See Hugh Craig and Antonia Alexis, “Six Authors and the Saturday Review” (67, 82). The attacks published in this periodical provided food for “savage joy” among Cambridge undergraduates at breakfast on Sundays (82). When EBB’s brother George Moulton-Barrett wrote to her that “everyone condemned her for her new book,” she responded by describing reports from her friends in Florence that “a Saturday reviewer” visiting there “alive & in the flesh” had acknowledged it to be a “brutal article certainly” (LTA 2: 459 n17).
 The composition history of the individual poems in the collection, however, is not as straightforward as this writer assumes: EBB informed Isa Blagden that she had finished “Italy and the World” on 1 January 1860, referring in the same letter to reports that there can “be no Congress” (FF 262).

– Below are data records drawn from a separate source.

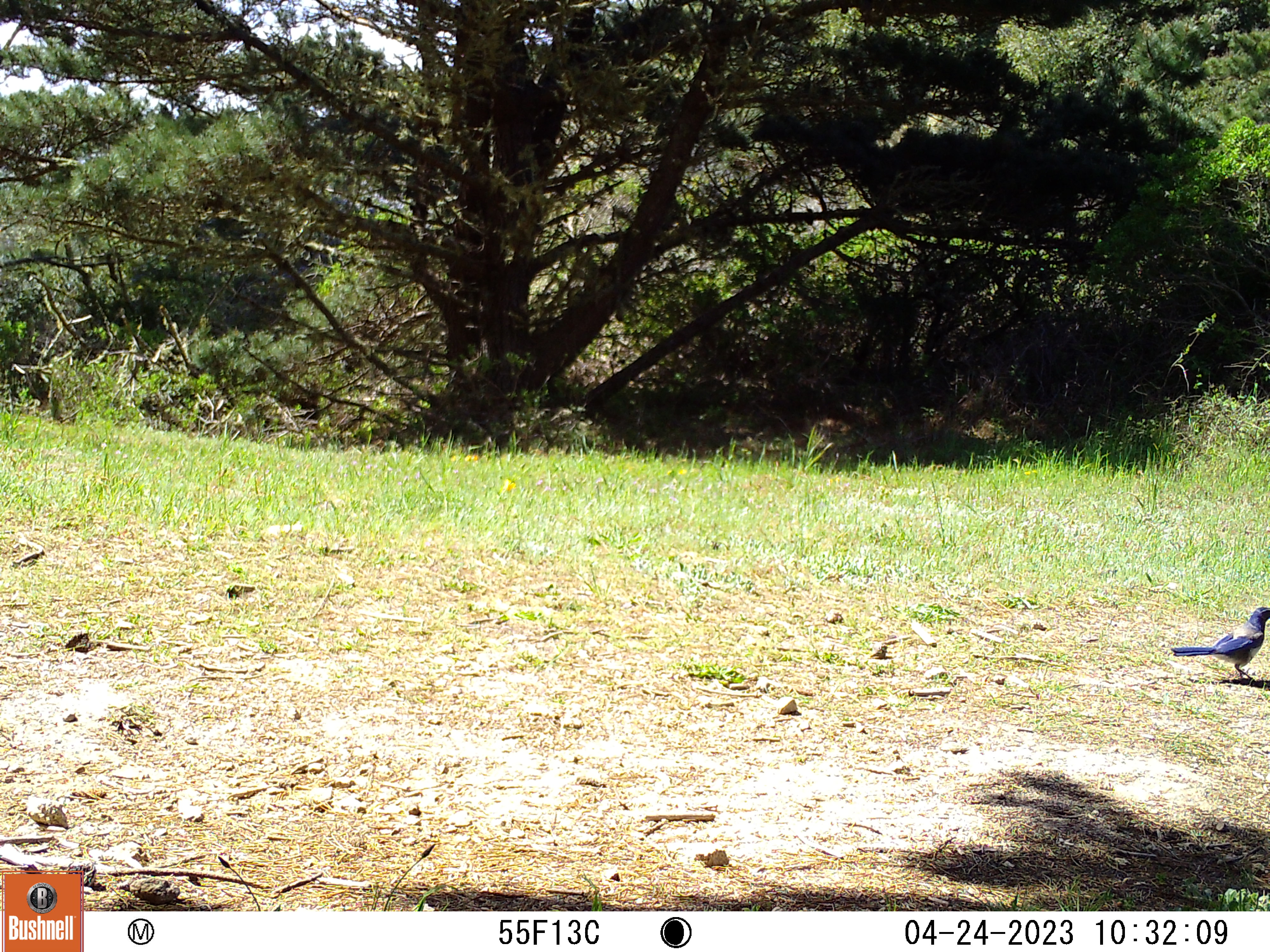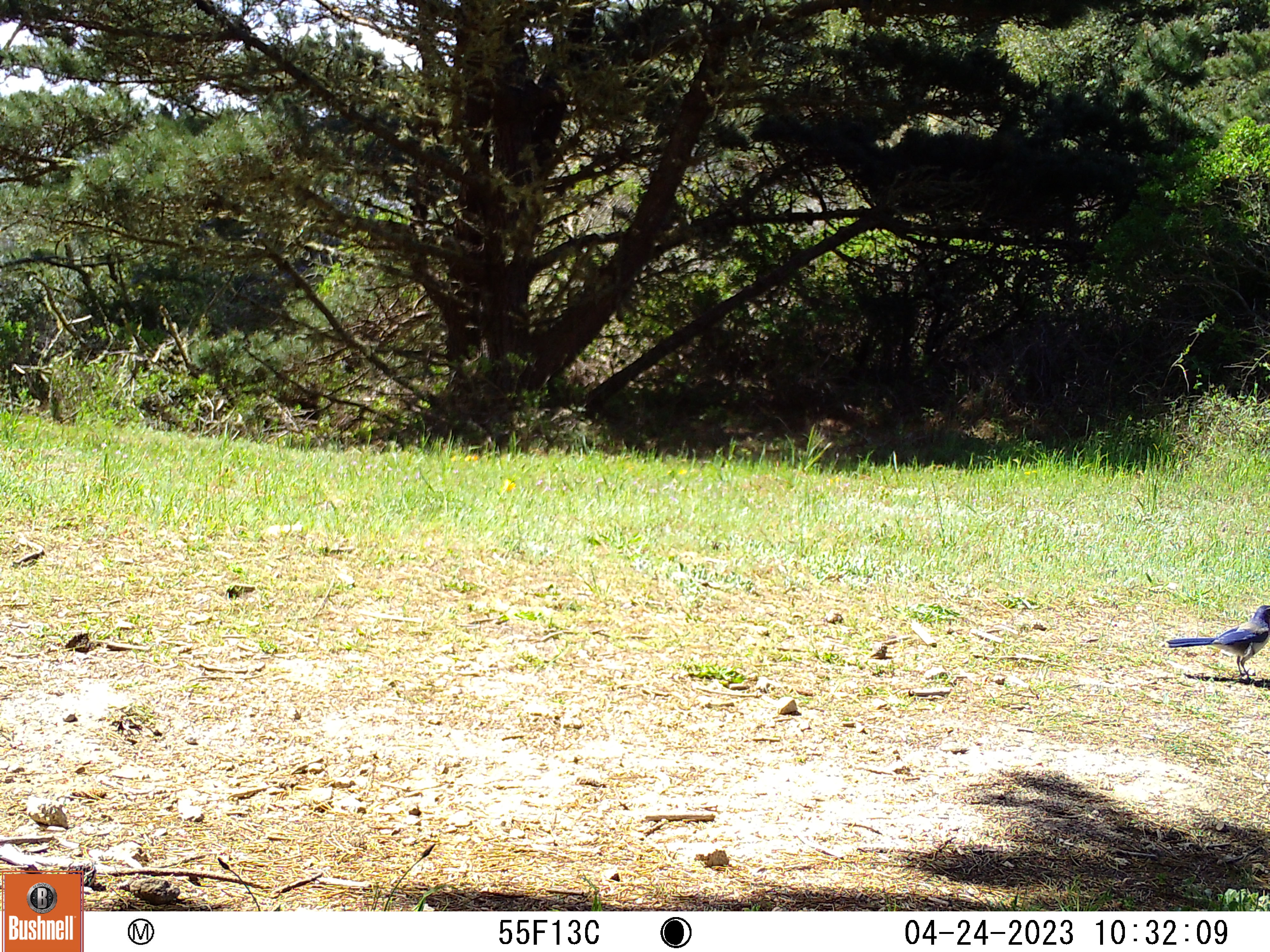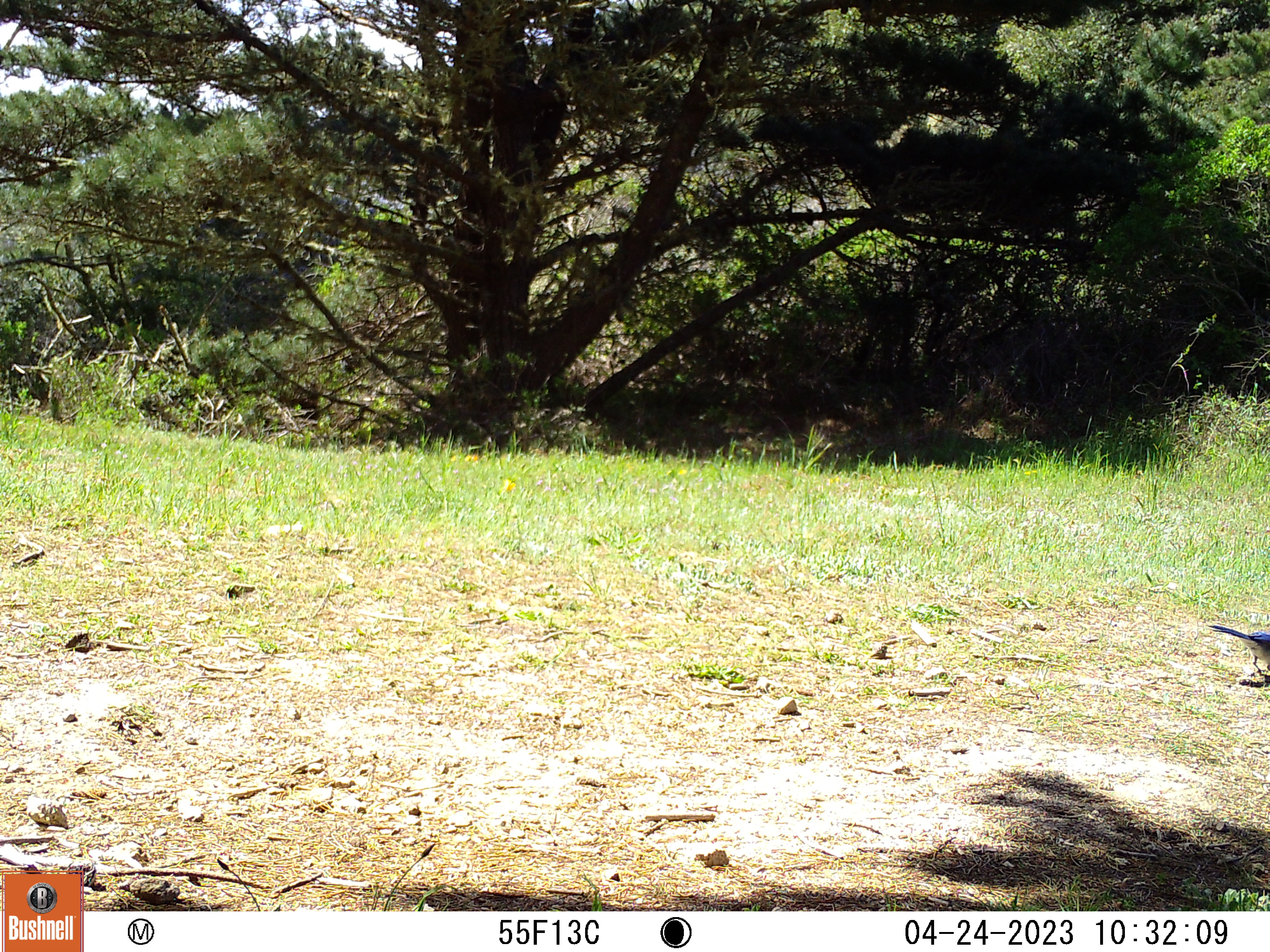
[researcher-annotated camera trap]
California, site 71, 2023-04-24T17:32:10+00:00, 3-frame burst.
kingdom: Animalia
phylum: Chordata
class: Aves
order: Passeriformes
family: Corvidae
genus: Aphelocoma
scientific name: Aphelocoma californica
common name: california scrub jay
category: western scrub-jay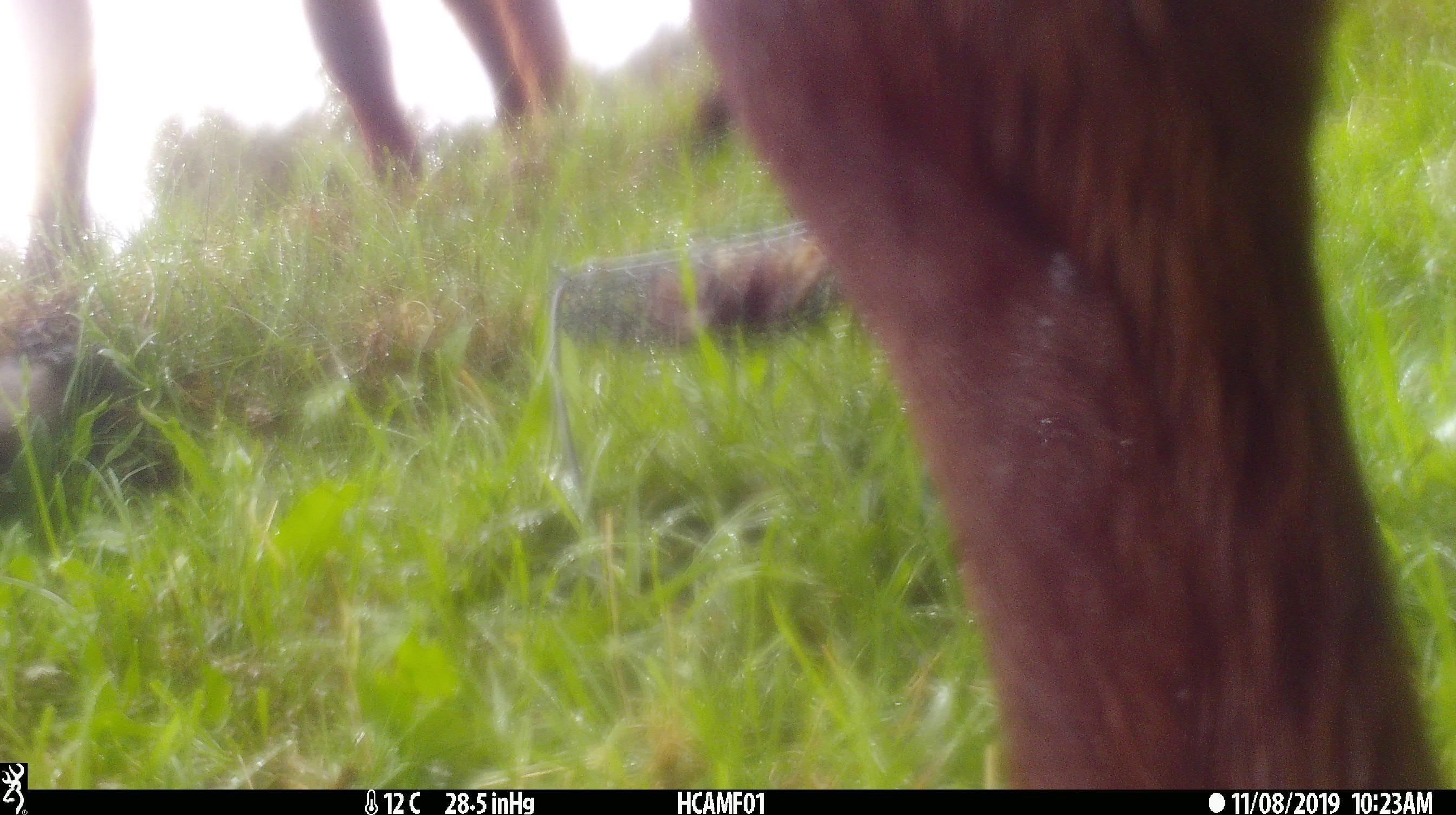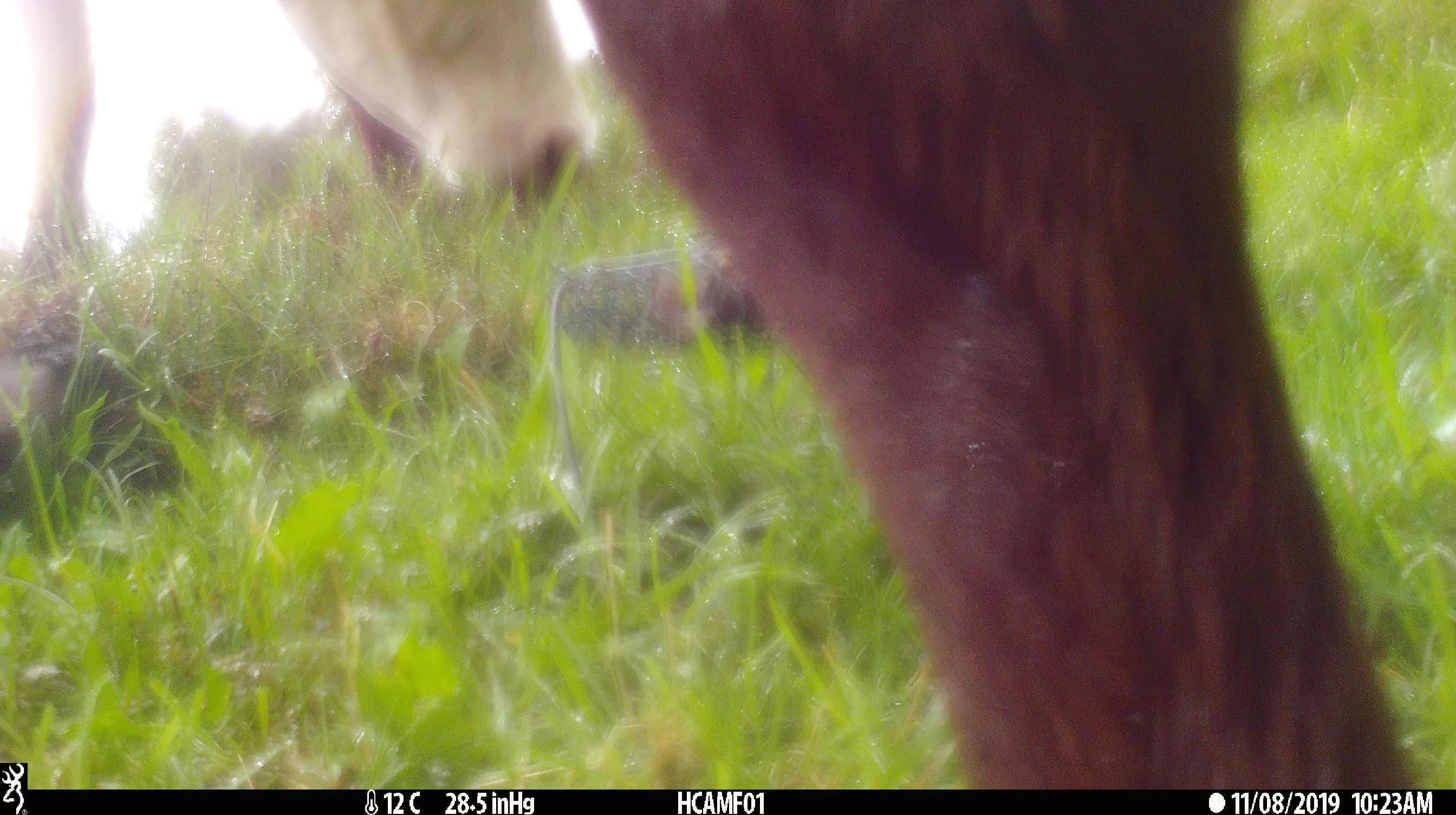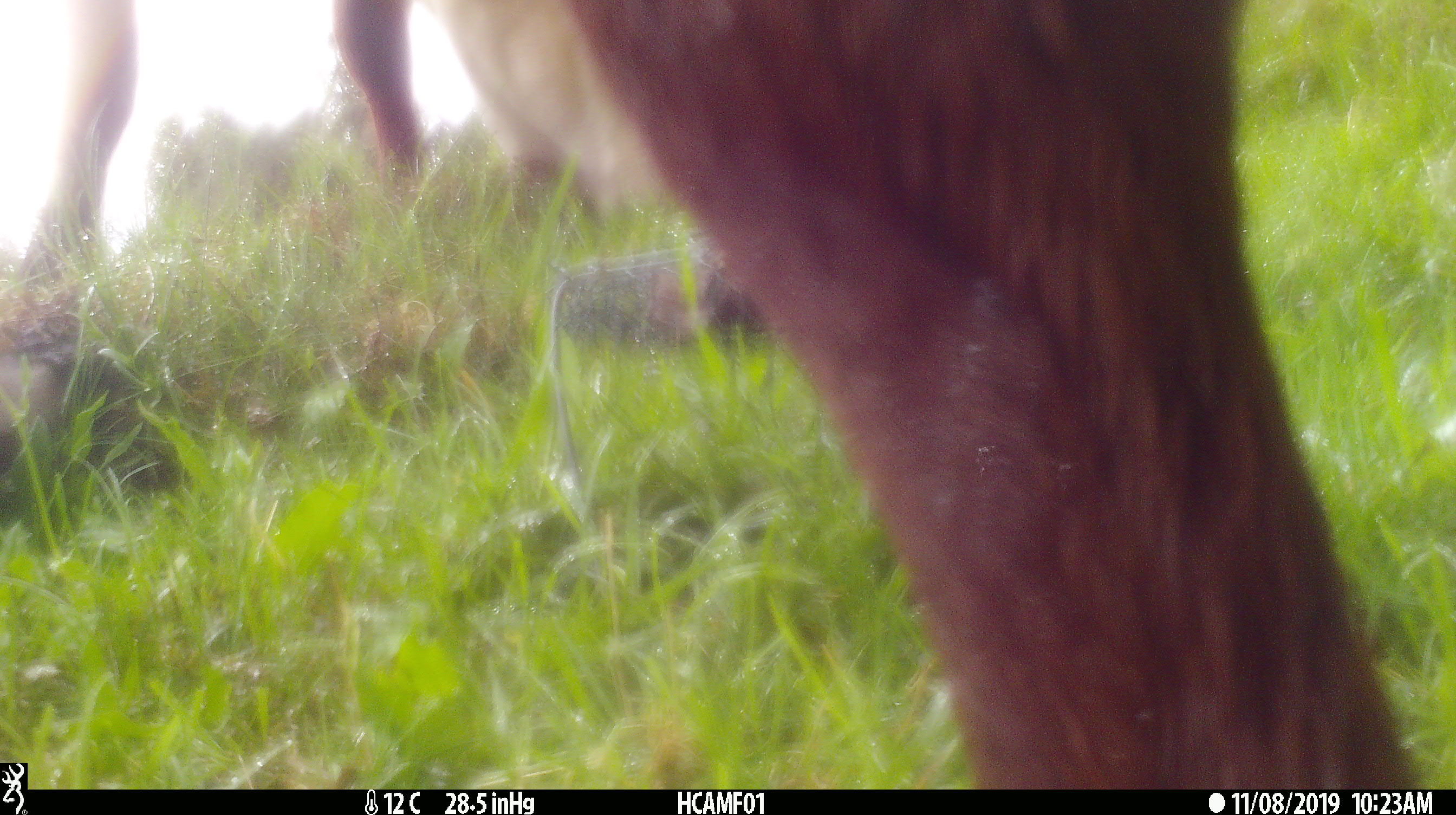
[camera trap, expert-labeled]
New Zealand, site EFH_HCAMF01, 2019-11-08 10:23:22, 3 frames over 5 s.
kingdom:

 The reviewer’s excited indignation is further reflected in the misquoting of EBB’s description of Napoleon III as a “wonder” who “cannot palter nor prate” (ll. 330-1) to a “wonder” who “cannot falter nor prate” (54).
 Though EBB in 1860 described Chorley’s review of Aurora Leigh as “kind and generous” (LEBB 2: 381), it was in fact largely critical; see the analysis of Chorley’s response in Stone, “The Advent of Aurora Leigh”. For Chorley’s more positive response to EBB’s poetry earlier in her career, see the “Biographical Sketch” of Chorley in The Brownings’ Correspondence, vol. 8: 325-28, also available digitally at http://www.browningscorrespondence.com/biographical-sketches/?id=266
 These letters appear to be the ones to which EBB refers when writing to George Barrett, “I have letters from persons who pass with us as excellent judges in poetry, & who place these poems above anything I have written in their scale and proportion—that is, except Aurora Leigh” (Landis 226).
 EBB mentions the possibility of a second edition of Poems before Congress and reports Chapman’s comments in very similar terms in an unpublished letter to her brother “Stormie” (Charles John Moulton-Barrett) of 14 June , now in Wellesley College Library. She also alludes to the possibility of a second edition in letters to Eliza Ogilvy (LEBB 2: 394) and to her brother George (Landis 234).
 In an unpublished letter dated 29 January 1861 to Jane Wills Sanford (now in the Armstrong Browning Library), EBB remarks, “I’m glad you liked my poems before [sic] Congress—There are several more (published in America) which will appear in the second English edition”; in another unpublished letter to Tilton, dating from October or November 1860, EBB asks him to send her letter on to her American publisher, C. S. Francis, so that two recent poems might be included in a subsequent edition (qtd. Woodworth 282, 286).
 As Barnes notes (110), the year of 1860 saw the fifth edition of Aurora Leigh (London, Chapman and Hall). Following Last Poems in 1862, Chapman and Hall released a fifth edition of EBB’s Poems. The Greek Christian Poets was published by Chapman and Hall in 1863, reprinting essays EBB had published in 1842 in the Athenaeum and revised in expectation of republication prior to her death (Barnes 62). Chapman and Hall issued sixth editions of Aurora Leigh and of Poems in 1864 (Barnes 111). Edition after edition of Aurora Leigh, EBB’s collected Poems, and various selected works proliferated up to the end of the century and beyond in England and America.